What to work on: Please output every one of the lines below word for word, in the same order, from the first to the last.

Supplied records:

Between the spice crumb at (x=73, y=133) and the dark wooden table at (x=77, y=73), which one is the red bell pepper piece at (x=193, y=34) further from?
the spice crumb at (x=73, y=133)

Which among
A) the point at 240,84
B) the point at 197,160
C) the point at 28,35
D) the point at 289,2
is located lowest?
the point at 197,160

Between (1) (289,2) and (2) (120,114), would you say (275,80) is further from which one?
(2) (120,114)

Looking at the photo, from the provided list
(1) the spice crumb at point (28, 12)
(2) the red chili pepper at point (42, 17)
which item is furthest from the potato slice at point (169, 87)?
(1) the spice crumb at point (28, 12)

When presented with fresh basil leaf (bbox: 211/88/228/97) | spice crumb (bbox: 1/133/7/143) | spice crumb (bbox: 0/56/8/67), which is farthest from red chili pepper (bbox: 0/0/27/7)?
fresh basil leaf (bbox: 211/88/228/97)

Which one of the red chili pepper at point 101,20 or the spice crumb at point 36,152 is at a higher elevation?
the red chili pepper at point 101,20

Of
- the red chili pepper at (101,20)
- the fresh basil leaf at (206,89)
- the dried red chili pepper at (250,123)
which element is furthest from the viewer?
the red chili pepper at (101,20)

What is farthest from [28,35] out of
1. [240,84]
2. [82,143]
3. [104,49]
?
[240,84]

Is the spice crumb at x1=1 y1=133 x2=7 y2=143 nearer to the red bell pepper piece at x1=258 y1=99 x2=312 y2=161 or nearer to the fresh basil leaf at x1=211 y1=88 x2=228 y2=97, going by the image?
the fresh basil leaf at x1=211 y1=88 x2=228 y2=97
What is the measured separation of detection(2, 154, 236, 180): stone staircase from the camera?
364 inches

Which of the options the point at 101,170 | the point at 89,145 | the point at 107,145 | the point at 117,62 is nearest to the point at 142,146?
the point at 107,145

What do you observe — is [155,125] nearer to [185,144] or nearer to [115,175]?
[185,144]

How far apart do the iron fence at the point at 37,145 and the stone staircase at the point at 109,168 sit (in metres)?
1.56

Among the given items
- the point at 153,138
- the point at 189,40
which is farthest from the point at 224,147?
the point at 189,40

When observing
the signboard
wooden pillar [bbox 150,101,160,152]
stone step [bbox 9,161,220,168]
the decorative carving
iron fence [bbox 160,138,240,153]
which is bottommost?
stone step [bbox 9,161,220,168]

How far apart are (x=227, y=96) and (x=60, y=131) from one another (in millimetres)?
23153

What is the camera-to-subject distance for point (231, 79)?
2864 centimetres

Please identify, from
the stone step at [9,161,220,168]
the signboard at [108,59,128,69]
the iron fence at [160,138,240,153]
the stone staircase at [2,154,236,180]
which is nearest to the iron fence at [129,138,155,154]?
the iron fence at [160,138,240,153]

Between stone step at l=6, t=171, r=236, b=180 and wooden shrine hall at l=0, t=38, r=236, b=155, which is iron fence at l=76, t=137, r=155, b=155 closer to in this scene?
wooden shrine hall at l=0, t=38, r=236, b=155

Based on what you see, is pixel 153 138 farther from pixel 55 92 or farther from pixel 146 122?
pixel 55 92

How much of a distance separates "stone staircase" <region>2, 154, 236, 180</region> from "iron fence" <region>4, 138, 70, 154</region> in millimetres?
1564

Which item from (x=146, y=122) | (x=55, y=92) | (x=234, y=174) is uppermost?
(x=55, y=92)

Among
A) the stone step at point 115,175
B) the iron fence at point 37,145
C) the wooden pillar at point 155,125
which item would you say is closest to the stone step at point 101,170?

Answer for this exercise:
Between the spice crumb at (x=73, y=133) and the dark wooden table at (x=77, y=73), which one is the red bell pepper piece at (x=193, y=34) further from?
the spice crumb at (x=73, y=133)

Which among
A) the point at 240,84
B) the point at 197,160
C) the point at 28,35
D) the point at 289,2
is located lowest?
the point at 197,160

Between (1) (289,2) and (2) (120,114), would you say (275,80) is further from which one?
(2) (120,114)

Looking at the photo, from the provided list
(1) the spice crumb at point (28, 12)
(2) the red chili pepper at point (42, 17)
which item is furthest from the potato slice at point (169, 87)?
(1) the spice crumb at point (28, 12)

When presented with fresh basil leaf (bbox: 211/88/228/97) | spice crumb (bbox: 1/133/7/143) | spice crumb (bbox: 0/56/8/67), which is farthest from red chili pepper (bbox: 0/0/27/7)?
fresh basil leaf (bbox: 211/88/228/97)

Which one of the red chili pepper at point 101,20 or the spice crumb at point 36,152 is at a higher elevation?
the red chili pepper at point 101,20

Of
- the red chili pepper at (101,20)
- the fresh basil leaf at (206,89)
- the dried red chili pepper at (250,123)
which element is furthest from the viewer?
the red chili pepper at (101,20)

What is farthest from [28,35] out of
1. [240,84]
2. [82,143]
3. [104,49]
?
[240,84]

Is the spice crumb at x1=1 y1=133 x2=7 y2=143 nearer to the red bell pepper piece at x1=258 y1=99 x2=312 y2=161 or nearer to the fresh basil leaf at x1=211 y1=88 x2=228 y2=97, going by the image?
the fresh basil leaf at x1=211 y1=88 x2=228 y2=97
What is the measured separation of detection(2, 154, 236, 180): stone staircase from the camera?
364 inches

Which of the options the point at 101,170 | the point at 89,145 | the point at 107,145 | the point at 117,62 is nearest to the point at 142,146?
the point at 107,145

What do you observe — is [155,125] nearer to [185,144] or nearer to [115,175]?
[185,144]

How far apart do the iron fence at the point at 37,145 and the stone staircase at the point at 109,168 sit (in metres)?
1.56

Among the given items
- the point at 153,138
- the point at 189,40
which is farthest from the point at 224,147?
the point at 189,40

When observing
the signboard
wooden pillar [bbox 150,101,160,152]
stone step [bbox 9,161,220,168]
the decorative carving
iron fence [bbox 160,138,240,153]
which is bottommost?
stone step [bbox 9,161,220,168]

How far apart are (x=227, y=96) and (x=60, y=131) from one another (in millimetres)?
23153

What is the camera-to-subject distance for point (231, 79)?
2864 centimetres

Please identify, from
the stone step at [9,161,220,168]
the signboard at [108,59,128,69]
the iron fence at [160,138,240,153]
the stone staircase at [2,154,236,180]
which is nearest to the iron fence at [129,138,155,154]?
the iron fence at [160,138,240,153]

Between stone step at l=6, t=171, r=236, b=180 and wooden shrine hall at l=0, t=38, r=236, b=155, which is iron fence at l=76, t=137, r=155, b=155 closer to in this scene?
wooden shrine hall at l=0, t=38, r=236, b=155

Based on what you see, is pixel 153 138 farther from pixel 55 92 or farther from pixel 146 122?
pixel 55 92

How much of a distance separates "stone staircase" <region>2, 154, 236, 180</region> from "iron fence" <region>4, 138, 70, 154</region> in millimetres?
1564

Which item from (x=146, y=122) | (x=55, y=92) | (x=234, y=174) is uppermost?
(x=55, y=92)

Among
A) the stone step at point 115,175
B) the iron fence at point 37,145
C) the wooden pillar at point 155,125
which item would you say is closest to the stone step at point 101,170?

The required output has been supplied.